### Problem description
Your task is to repeat exactly the lines from the one with "Pseudochromis paccagnellae - псевдохромис" through the end of the records, both included; please leave the pictures out.

### Captioned web image data
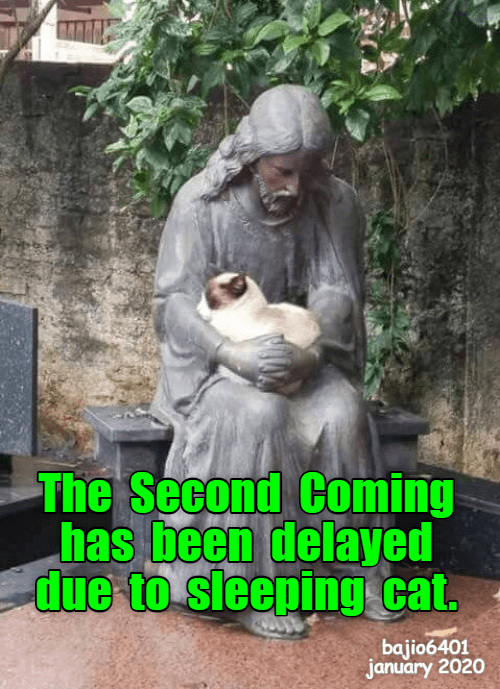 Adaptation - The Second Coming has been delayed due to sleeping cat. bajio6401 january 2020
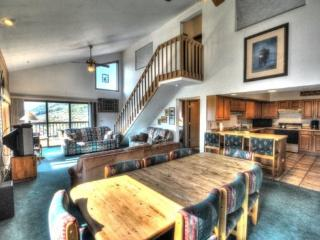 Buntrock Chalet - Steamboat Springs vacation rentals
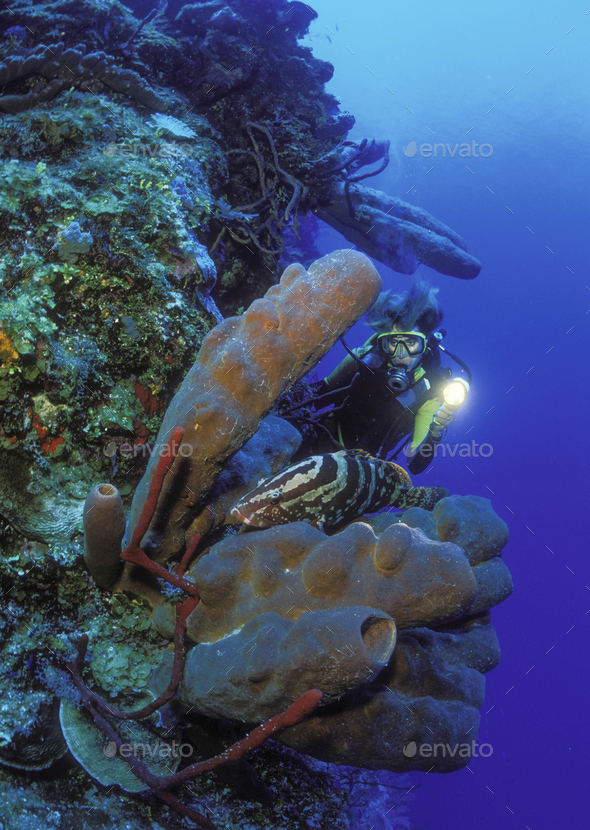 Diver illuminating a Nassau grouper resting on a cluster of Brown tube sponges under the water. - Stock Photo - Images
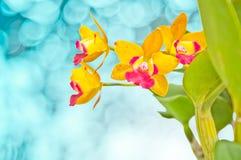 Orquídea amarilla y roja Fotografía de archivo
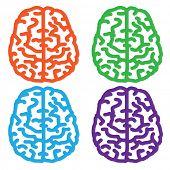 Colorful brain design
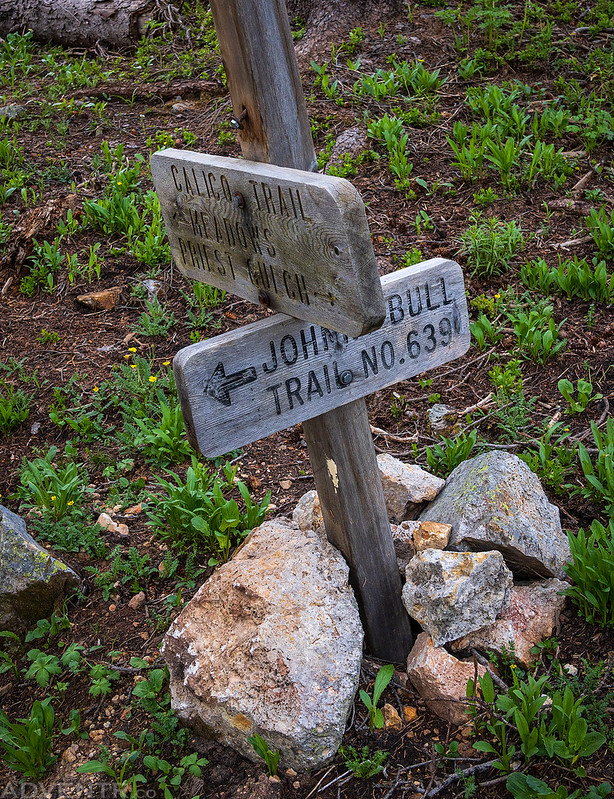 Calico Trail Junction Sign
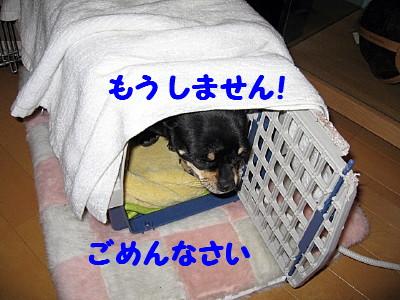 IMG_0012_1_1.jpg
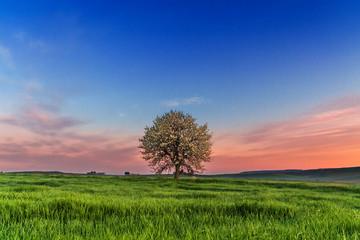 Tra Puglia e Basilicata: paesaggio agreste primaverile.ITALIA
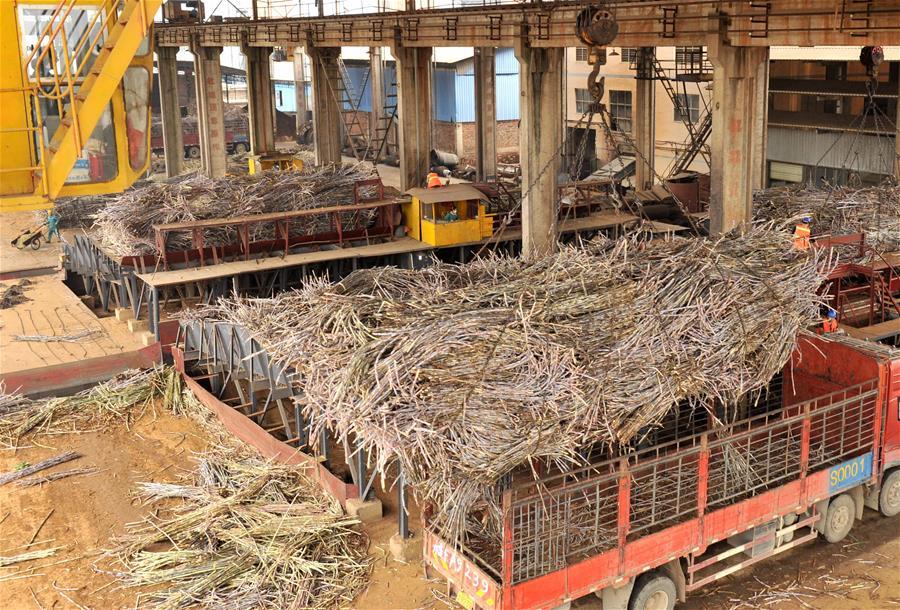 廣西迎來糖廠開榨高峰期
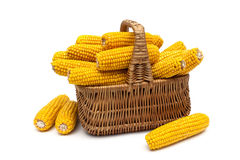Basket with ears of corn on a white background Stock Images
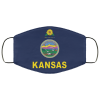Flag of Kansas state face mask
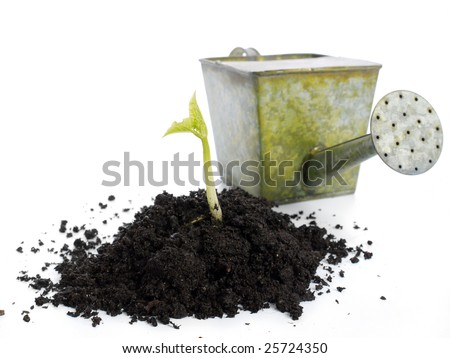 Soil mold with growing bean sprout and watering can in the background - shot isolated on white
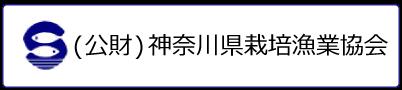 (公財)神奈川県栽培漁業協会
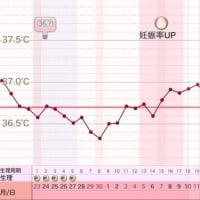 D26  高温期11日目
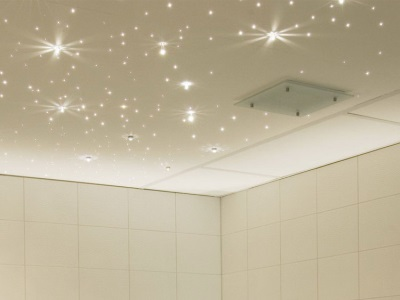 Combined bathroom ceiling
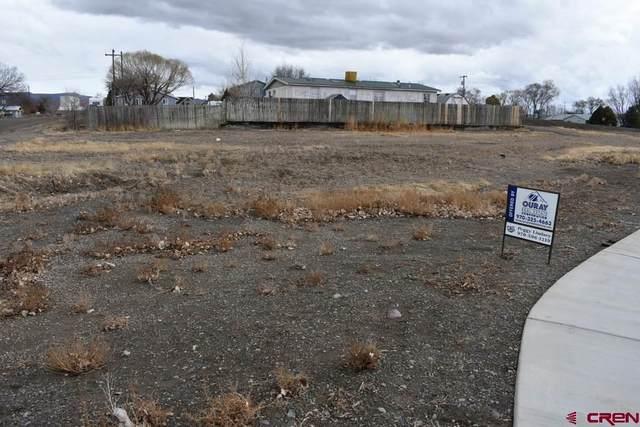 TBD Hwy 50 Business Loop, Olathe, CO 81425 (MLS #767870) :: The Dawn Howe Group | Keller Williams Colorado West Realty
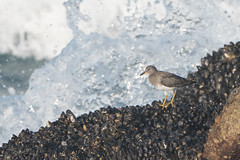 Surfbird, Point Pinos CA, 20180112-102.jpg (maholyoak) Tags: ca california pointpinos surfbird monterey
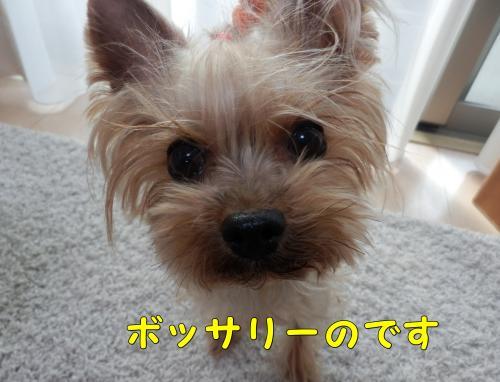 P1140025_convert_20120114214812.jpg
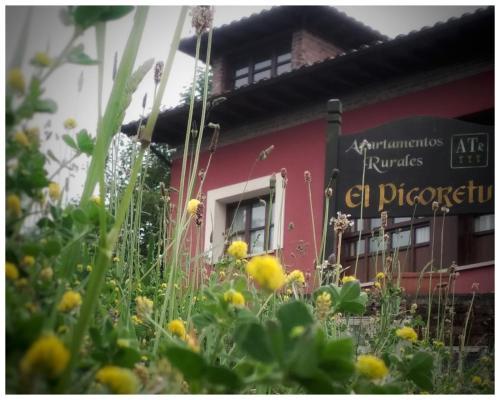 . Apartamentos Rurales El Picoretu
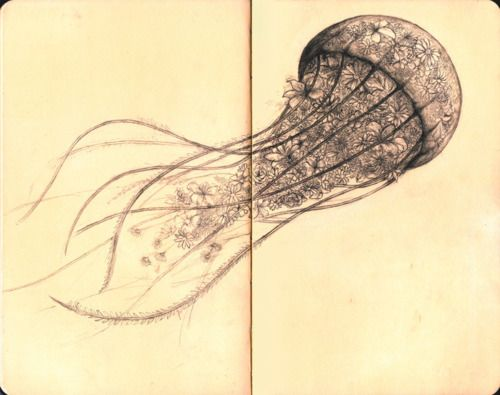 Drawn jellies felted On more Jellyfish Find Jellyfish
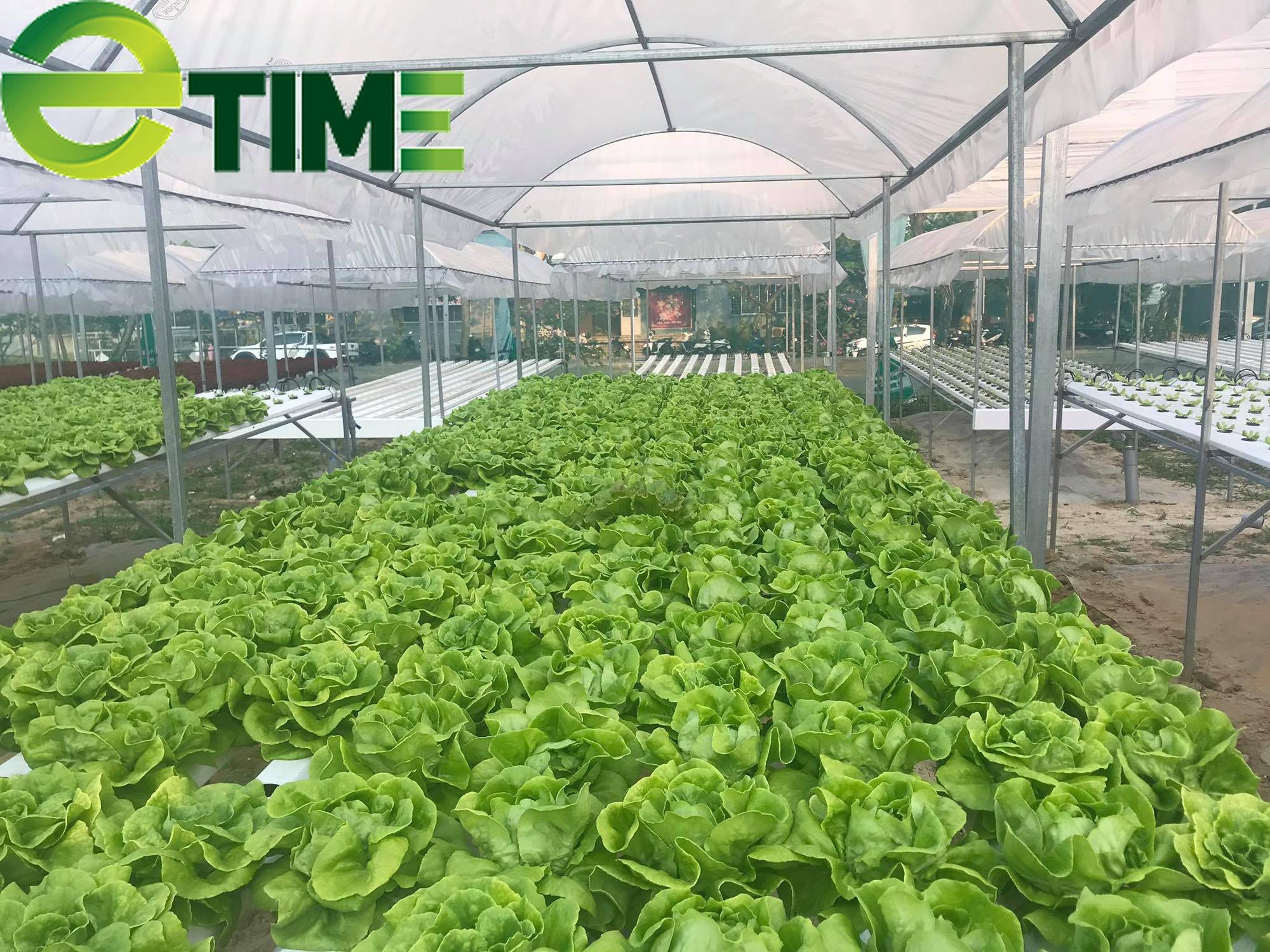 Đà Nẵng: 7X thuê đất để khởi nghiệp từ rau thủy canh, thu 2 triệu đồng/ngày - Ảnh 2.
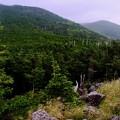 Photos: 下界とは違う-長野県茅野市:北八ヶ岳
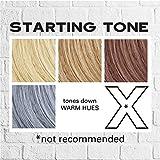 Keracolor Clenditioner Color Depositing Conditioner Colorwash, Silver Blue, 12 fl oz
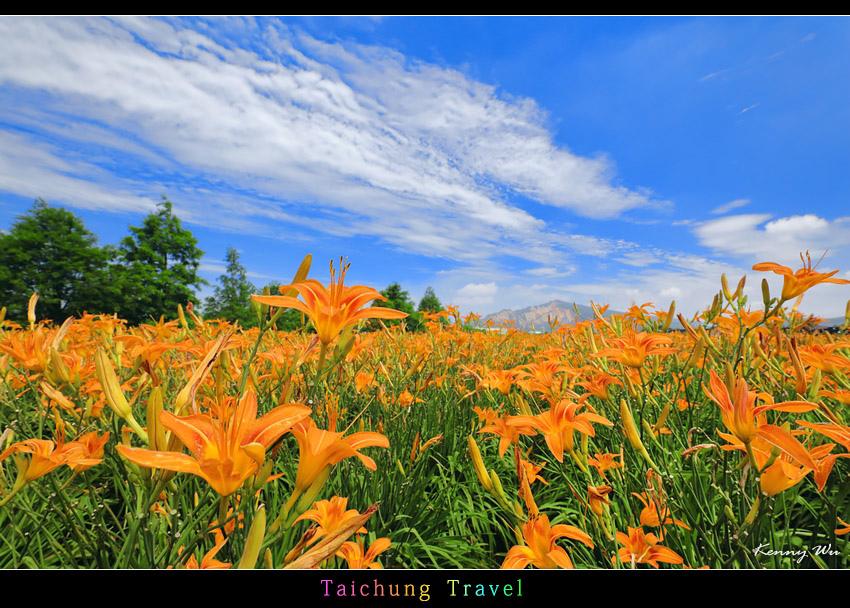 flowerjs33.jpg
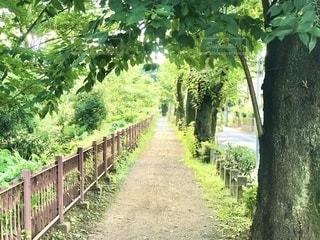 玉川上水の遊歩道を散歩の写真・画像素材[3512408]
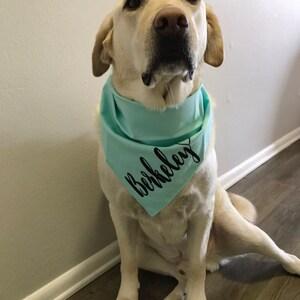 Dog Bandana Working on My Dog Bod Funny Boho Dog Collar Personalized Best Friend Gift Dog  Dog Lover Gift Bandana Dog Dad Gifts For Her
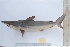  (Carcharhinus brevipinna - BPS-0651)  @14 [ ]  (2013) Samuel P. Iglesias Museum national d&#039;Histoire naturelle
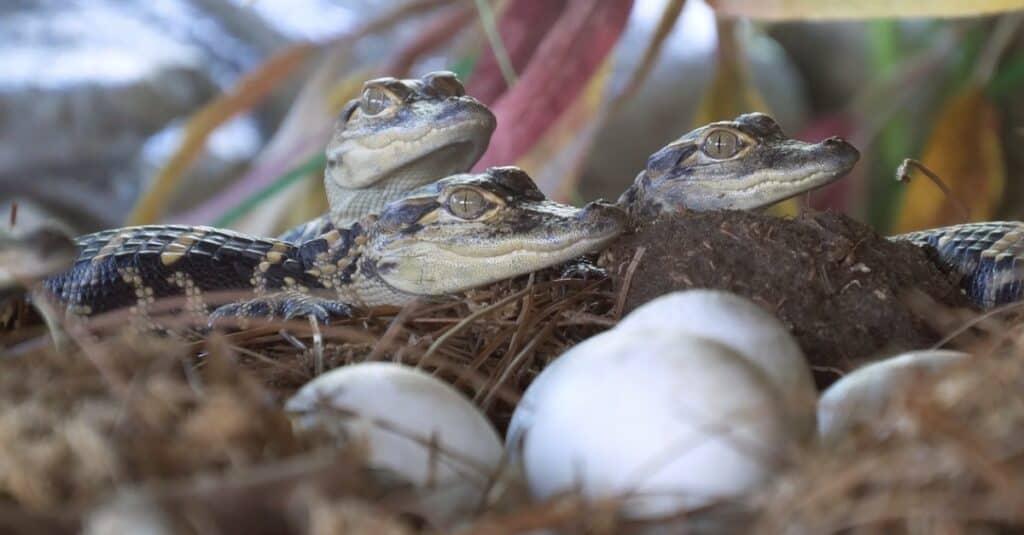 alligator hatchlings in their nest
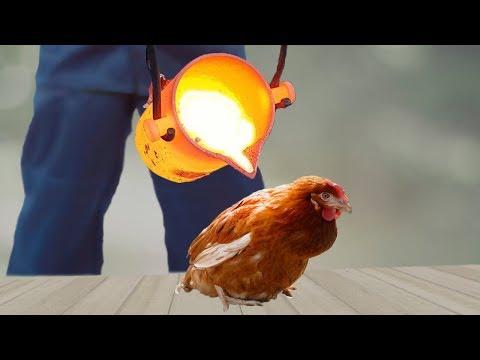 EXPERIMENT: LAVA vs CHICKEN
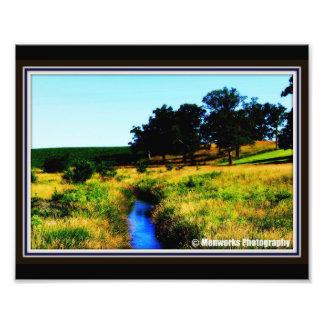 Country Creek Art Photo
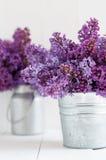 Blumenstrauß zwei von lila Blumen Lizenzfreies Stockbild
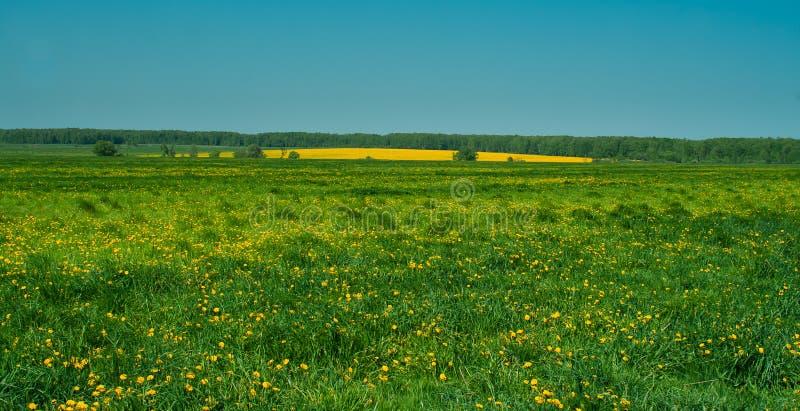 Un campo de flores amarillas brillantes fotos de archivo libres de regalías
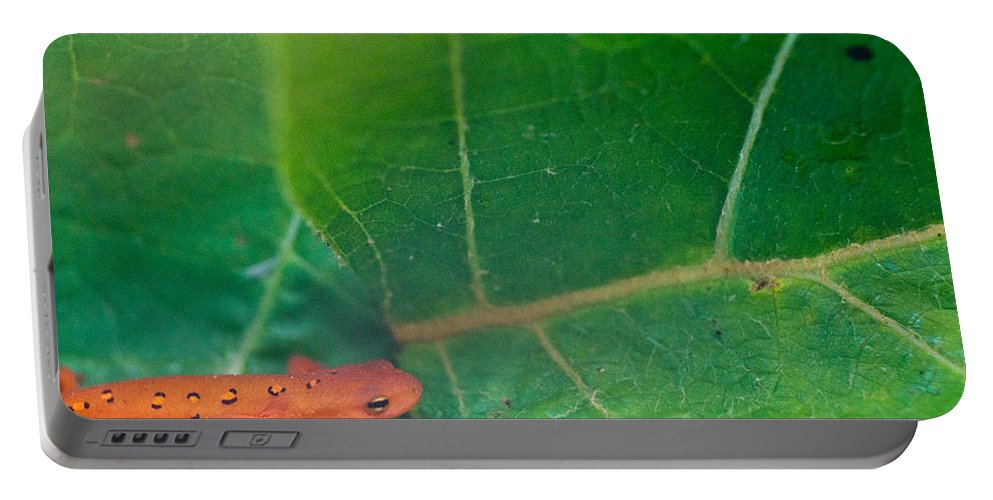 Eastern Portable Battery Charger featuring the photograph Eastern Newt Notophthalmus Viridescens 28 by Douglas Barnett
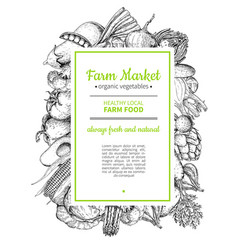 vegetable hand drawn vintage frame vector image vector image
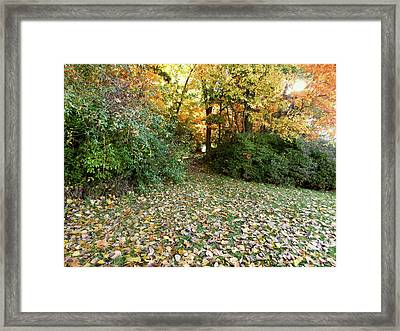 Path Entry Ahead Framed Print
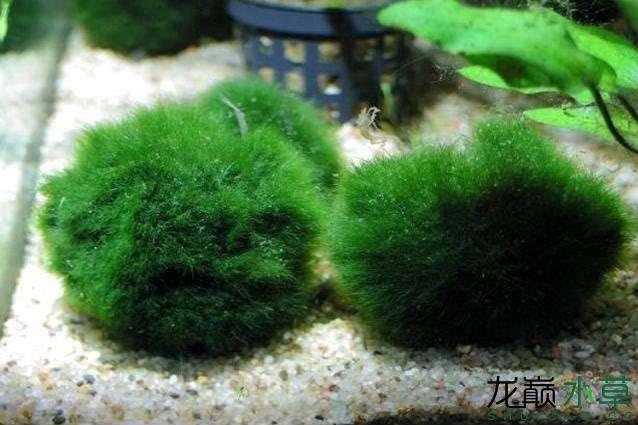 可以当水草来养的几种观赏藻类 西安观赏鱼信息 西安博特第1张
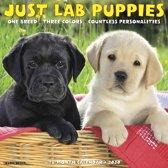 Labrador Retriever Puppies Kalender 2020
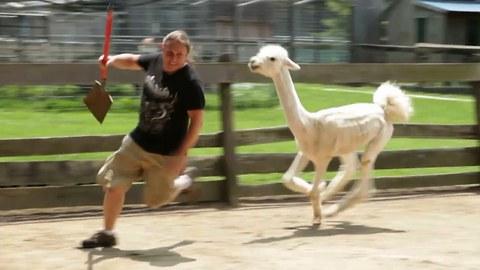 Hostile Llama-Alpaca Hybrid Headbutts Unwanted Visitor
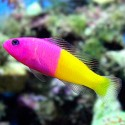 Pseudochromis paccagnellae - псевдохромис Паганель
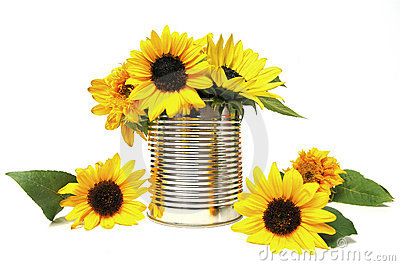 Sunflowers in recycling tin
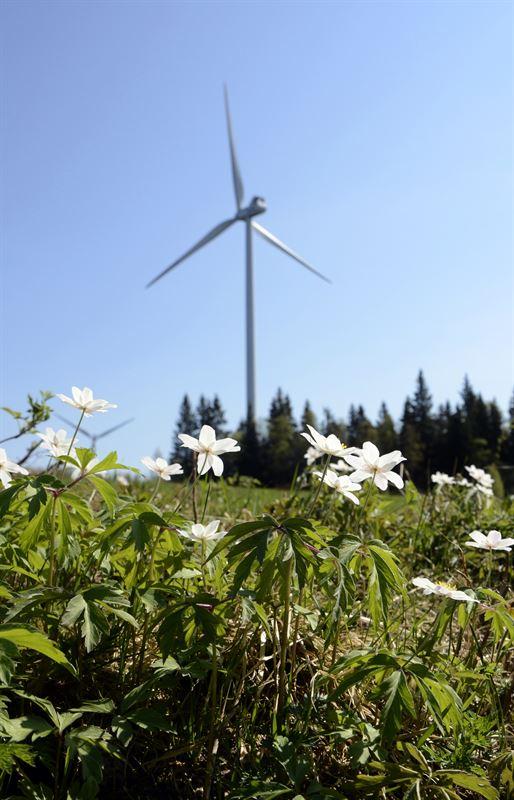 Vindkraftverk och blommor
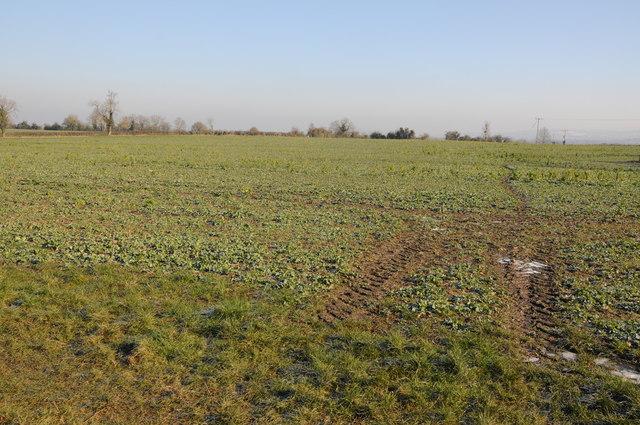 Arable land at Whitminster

### Response to this exercise
 Pseudochromis paccagnellae - псевдохромис Паганель
 Sunflowers in recycling tin
 Vindkraftverk och blommor
 Arable land at Whitminster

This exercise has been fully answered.